A falta de dos minutos para el final, Brasil se puso arriba en el marcador con un bombazo de Fernando, que remató fuerte desde afuera dela área y ni Antiveros ni el arquero López pudieron sacar.

Parecía que todo se caía a pedazos pero el público siguió alentando y Argentina siguió buscando el empate sin claridad pero con corazón. A falta de 12 segundos, atacó el seleccionado local, la pelota le quedó a Renzo Grasso y este tocó con la mano, sin embargo, el árbitro paraguayo cobró un penal inexistente para Argentina. Diego Koltes, goleador del Mundial, se hizo cargo y lo falló. El arquero suplente Diá eligió el palo izquierdo y atajó el remate que se fue al lateral.

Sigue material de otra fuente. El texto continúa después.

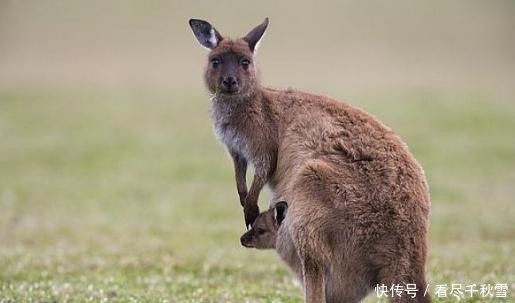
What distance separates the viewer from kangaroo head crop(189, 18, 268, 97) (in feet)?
29.5

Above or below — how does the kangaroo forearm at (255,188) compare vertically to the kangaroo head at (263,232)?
above

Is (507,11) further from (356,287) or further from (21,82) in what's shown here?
(356,287)

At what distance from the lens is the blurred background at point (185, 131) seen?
1262 cm

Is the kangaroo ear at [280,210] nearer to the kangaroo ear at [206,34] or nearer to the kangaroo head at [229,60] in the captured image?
the kangaroo head at [229,60]

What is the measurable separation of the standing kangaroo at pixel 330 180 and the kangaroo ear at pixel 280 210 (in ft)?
0.24

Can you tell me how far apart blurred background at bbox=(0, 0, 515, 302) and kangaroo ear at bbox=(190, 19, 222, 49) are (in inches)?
43.5

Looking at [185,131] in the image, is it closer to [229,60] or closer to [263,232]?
[229,60]

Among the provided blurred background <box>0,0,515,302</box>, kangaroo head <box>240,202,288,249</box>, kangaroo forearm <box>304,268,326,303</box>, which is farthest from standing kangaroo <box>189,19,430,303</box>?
blurred background <box>0,0,515,302</box>

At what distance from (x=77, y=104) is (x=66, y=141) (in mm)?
6190

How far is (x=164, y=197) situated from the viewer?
22.2m

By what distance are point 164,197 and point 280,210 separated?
46.8ft

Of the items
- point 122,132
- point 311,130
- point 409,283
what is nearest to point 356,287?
point 409,283

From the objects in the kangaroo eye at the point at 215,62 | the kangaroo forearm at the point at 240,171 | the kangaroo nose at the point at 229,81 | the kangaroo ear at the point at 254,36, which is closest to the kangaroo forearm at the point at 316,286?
the kangaroo forearm at the point at 240,171

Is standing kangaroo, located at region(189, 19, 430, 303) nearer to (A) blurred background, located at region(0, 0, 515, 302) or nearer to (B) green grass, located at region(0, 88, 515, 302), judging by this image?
(A) blurred background, located at region(0, 0, 515, 302)
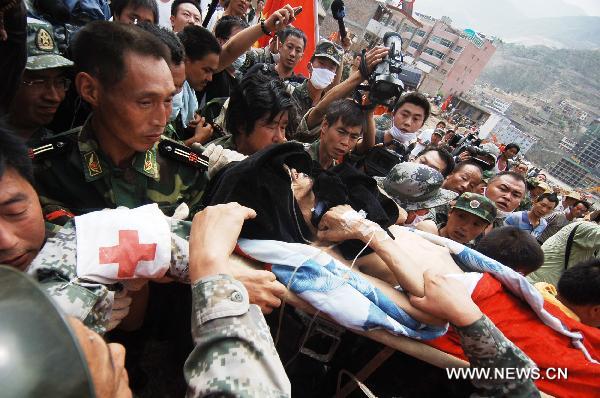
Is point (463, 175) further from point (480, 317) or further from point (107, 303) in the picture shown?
point (107, 303)

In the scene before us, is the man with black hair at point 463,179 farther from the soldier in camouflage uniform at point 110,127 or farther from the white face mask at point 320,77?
the soldier in camouflage uniform at point 110,127

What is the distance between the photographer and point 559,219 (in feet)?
22.6

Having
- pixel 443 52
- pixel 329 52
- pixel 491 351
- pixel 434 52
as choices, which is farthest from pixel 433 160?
pixel 434 52

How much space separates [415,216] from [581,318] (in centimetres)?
134

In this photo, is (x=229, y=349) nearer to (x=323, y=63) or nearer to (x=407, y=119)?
(x=407, y=119)

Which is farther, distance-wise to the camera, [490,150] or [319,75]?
[490,150]

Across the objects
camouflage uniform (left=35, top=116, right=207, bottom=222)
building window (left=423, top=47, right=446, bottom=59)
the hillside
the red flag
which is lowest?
camouflage uniform (left=35, top=116, right=207, bottom=222)

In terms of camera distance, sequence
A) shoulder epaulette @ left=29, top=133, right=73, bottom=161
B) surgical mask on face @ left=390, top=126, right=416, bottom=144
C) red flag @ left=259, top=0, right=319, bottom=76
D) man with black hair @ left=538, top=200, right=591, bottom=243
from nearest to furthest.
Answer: shoulder epaulette @ left=29, top=133, right=73, bottom=161
surgical mask on face @ left=390, top=126, right=416, bottom=144
red flag @ left=259, top=0, right=319, bottom=76
man with black hair @ left=538, top=200, right=591, bottom=243

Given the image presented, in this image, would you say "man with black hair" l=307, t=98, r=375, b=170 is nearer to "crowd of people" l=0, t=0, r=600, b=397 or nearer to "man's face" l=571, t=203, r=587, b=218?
"crowd of people" l=0, t=0, r=600, b=397

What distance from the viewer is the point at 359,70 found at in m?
3.14

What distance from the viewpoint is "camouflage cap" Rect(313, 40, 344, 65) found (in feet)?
14.8

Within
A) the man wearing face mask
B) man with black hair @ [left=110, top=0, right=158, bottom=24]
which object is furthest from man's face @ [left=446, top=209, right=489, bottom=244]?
man with black hair @ [left=110, top=0, right=158, bottom=24]

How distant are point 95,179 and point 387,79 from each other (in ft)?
7.88

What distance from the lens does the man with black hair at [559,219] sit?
21.4 ft
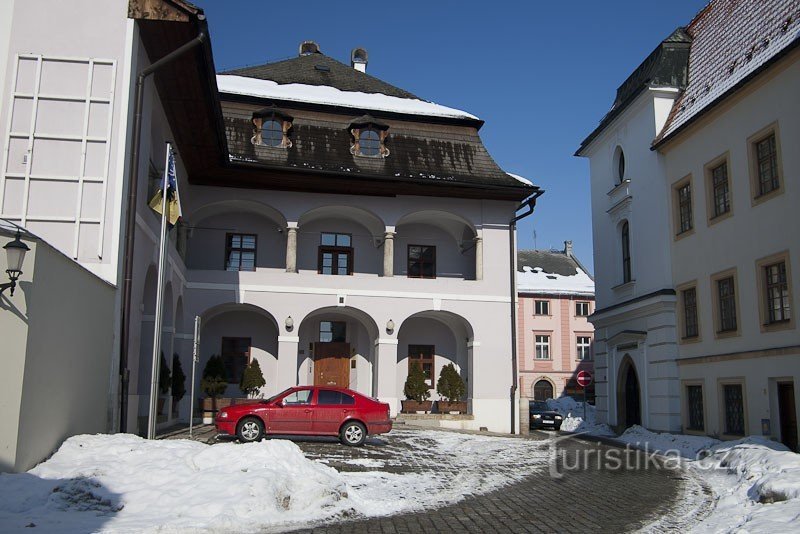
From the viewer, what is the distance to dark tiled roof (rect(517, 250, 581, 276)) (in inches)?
2333

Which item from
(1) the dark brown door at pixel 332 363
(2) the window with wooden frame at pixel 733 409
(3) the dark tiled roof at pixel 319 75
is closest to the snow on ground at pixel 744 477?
(2) the window with wooden frame at pixel 733 409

Desconcierto y tristeza se apoderaron de todos los argentinos. El mismo Koltes se hizo cargo del lateral y la metió al área, en una jugada rara de rebotes y quizá, para algunos, ayuda divina, la pelota le quedó a Marcelo “Chelo” Mescolatti, que remató de zurda arriba para marcar el 2-2 y desatar el delirio argentino. Faltaban dos segundos y el “Chelo” lo hizo. Había tiempo suplementario.

En la prórroga, Argentina, renovado y con temple fue por todo y lo consiguió. “Háganlo por la gente que está acá y por todos los argentinos que nos acompañaron”, le dijo Ariel Avveduto a sus jugadores en la arenga previa al suplementario y los argentinos no defraudaron. En una jugada preparada del manual de Avveduto, córner pasado para Grasso, este remató cruzado y en la línea del arco con la panza, la joya argentina Gonzalo Pires puso el 3-2. Fue el final.